Are there some marketing metrics which you just can’t afford to miss when measuring your campaigns?
We know you were expecting this blog to tell you what those metrics are, but it’s a bit tricker than that. There are essential marketing metrics which you should be measuring every month, quarter and year – but these will be different for every business.
So how do you know what yours are? Here are the questions you should be asking yourself…
Who are you reporting to?
Your metrics need to mean something to you, but also to the person or team you are reporting to. Cut out the jargon (or provide a glossary) and strip it back to metrics your boss, CEO or Board will understand.
- Number of leads.
- Return on investment – read more about this here – or at least the cost on marketing this month/quarter/year.
- Qualitative results from a brand awareness survey.
- Enquiry rate.
- Cost per acquisition / lead.
What do you want to know?
If you are using a lot of outdoor advertising, are metrics like ‘number of website visitors to your blog pages’ or ‘impressions on your Pinterest Page’ actually the biggest priority to spend time gathering and analysing?

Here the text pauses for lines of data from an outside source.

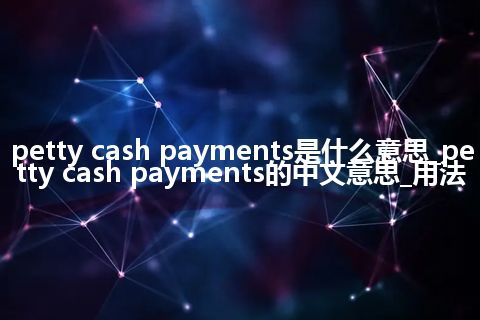 petty cash payments是什么意思_petty cash payments的中文意思_用法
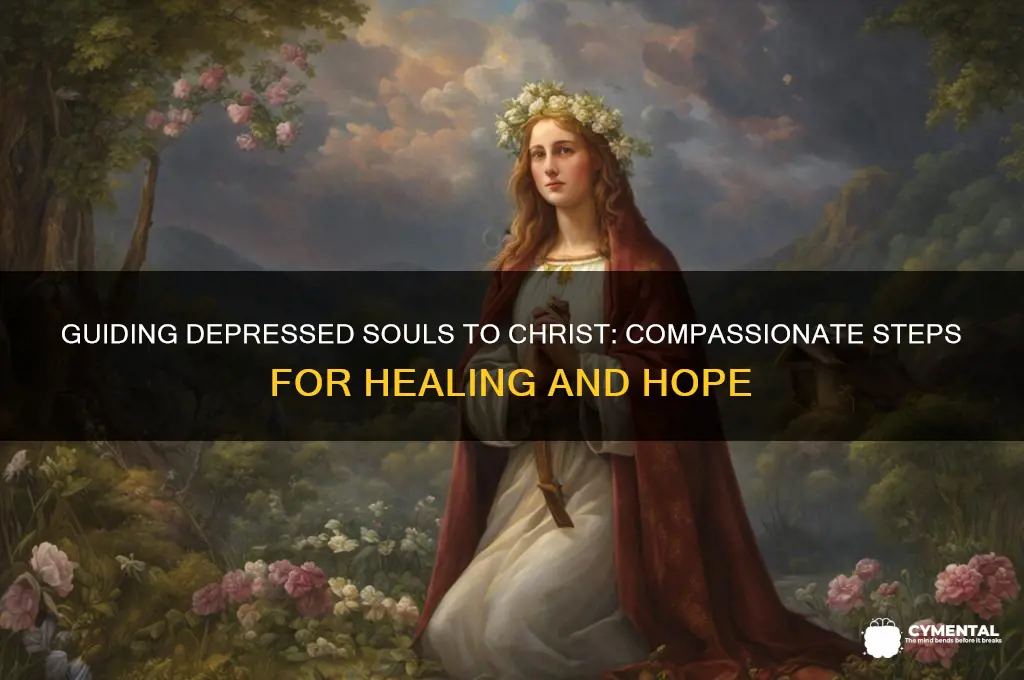 how to help someone with mental depression come to christ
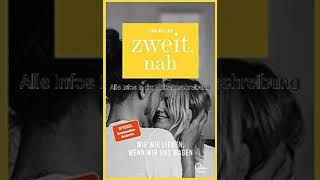 Zweit.nah: Wie wir lieben, wenn wir uns wagen Buch Rezension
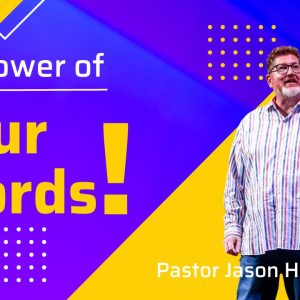 The Power of Your Words – Pastor Jason Henderson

Go to a quiet place with a pen and paper, and really think about what you want to know about. Then work backwards and find out where you can get this information and how often you need to gather it and add it to your report for it to be useful.
- Branded organic search traffic (increase/decrease) – measures brand awareness as people type in your brand name to their internet browser to find out more.
- Direct traffic – a metric to correlate with outdoor ads or events where people have seen your URL and type it in to their internet browser to find out more.
- Leads by source – uncover your best performing channel by quantity and quality, so you know where to put more resources.
Do I want knowledge, or a pat on the back?
An essential metric is not just one which makes you look good. You need to uncover the good, the bad and the ugly so that budget and resource decisions can be made effectively. Hiding or ignoring the stats you don’t like will only show half the story so be brave and pull out the VIMs – Very Important Metrics – to your business and consistently report on them to show the results in context over time.
- Social media referrals to website – are your posts driving action?
- Domain authority – how authoritatively does Google rank your website?
- Current/lapsed customer perception data – what do they really think?
- Market research – what themes and patterns are available in journals, reports and articles?
- Staff perception data – what do they know and what do they think?